WHAT IS NEEDED - Please copy exactly the part of the records below that opens with the line containing "مركز ابن النفيس للأعشاب الطبية screenshot 5" and closes with the line containing "pso20200102_175511_006", leaving out any pictures.

MATERIAL PROVIDED -
_ _ _ _ _
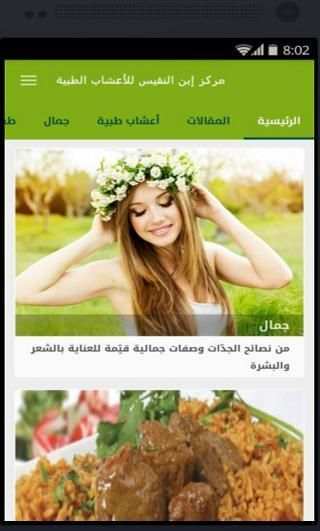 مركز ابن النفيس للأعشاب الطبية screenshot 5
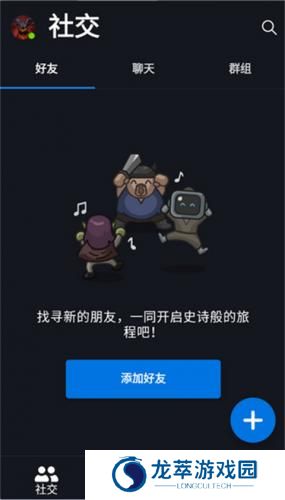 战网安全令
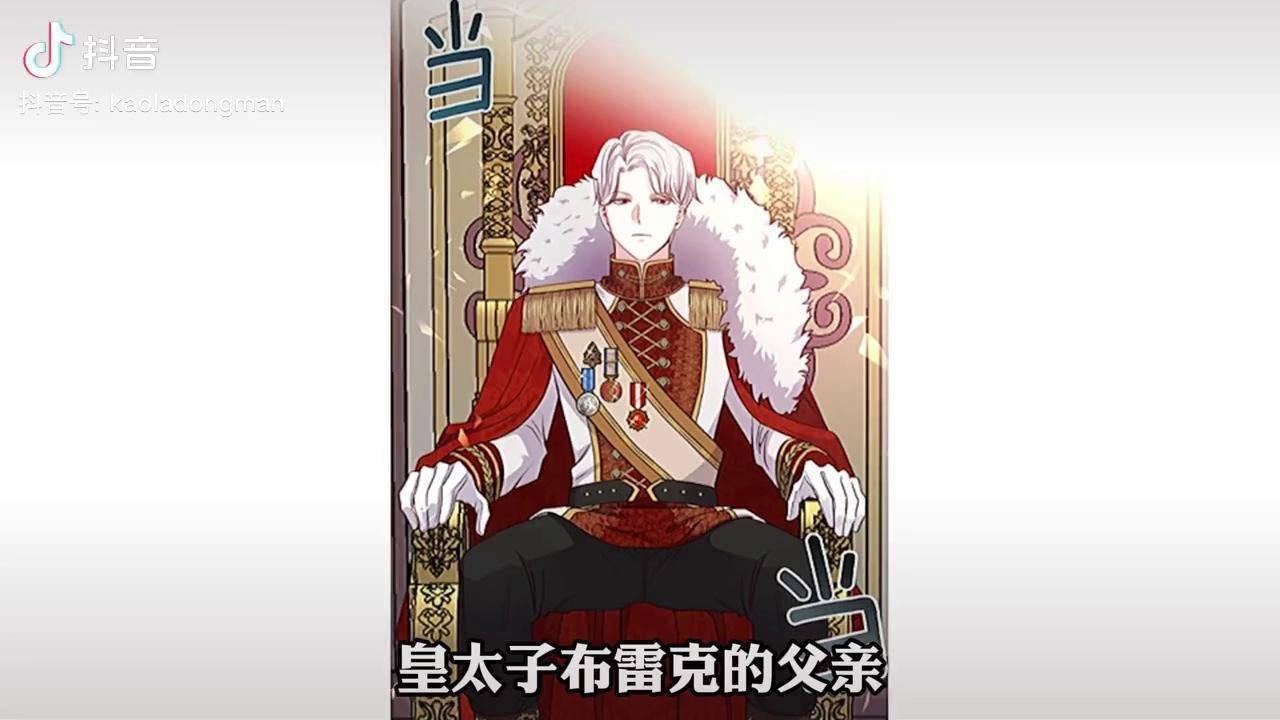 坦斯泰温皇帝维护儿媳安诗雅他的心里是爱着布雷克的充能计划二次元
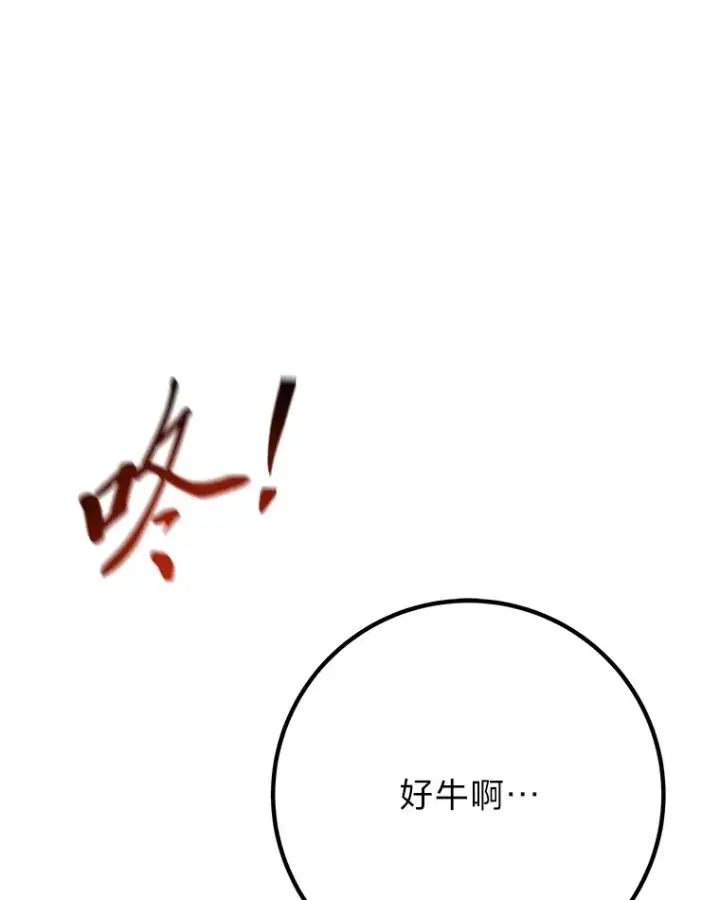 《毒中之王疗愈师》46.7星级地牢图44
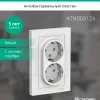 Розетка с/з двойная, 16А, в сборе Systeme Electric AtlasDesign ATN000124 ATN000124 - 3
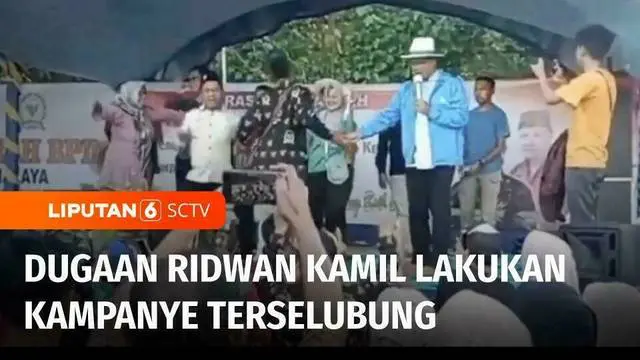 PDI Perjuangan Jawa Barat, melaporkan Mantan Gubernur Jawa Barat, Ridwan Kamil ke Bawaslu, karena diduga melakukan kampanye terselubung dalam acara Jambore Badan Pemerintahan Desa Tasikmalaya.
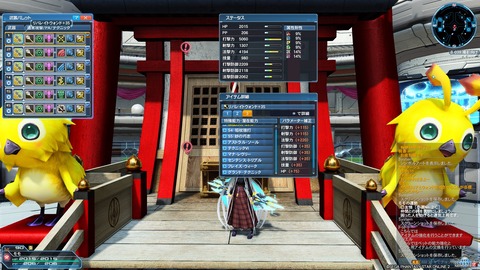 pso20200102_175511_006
_ _ _ _ _
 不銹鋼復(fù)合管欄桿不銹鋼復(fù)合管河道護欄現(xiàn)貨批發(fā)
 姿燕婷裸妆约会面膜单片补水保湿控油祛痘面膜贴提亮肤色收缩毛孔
_ _ _ _ _
REPLY TO THE EXERCISE -
 مركز ابن النفيس للأعشاب الطبية screenshot 5
 战网安全令
 坦斯泰温皇帝维护儿媳安诗雅他的心里是爱着布雷克的充能计划二次元
 《毒中之王疗愈师》46.7星级地牢图44
 Розетка с/з двойная, 16А, в сборе Systeme Electric AtlasDesign ATN000124 ATN000124 - 3
 PDI Perjuangan Jawa Barat, melaporkan Mantan Gubernur Jawa Barat, Ridwan Kamil ke Bawaslu, karena diduga melakukan kampanye terselubung dalam acara Jambore Badan Pemerintahan Desa Tasikmalaya.
 pso20200102_175511_006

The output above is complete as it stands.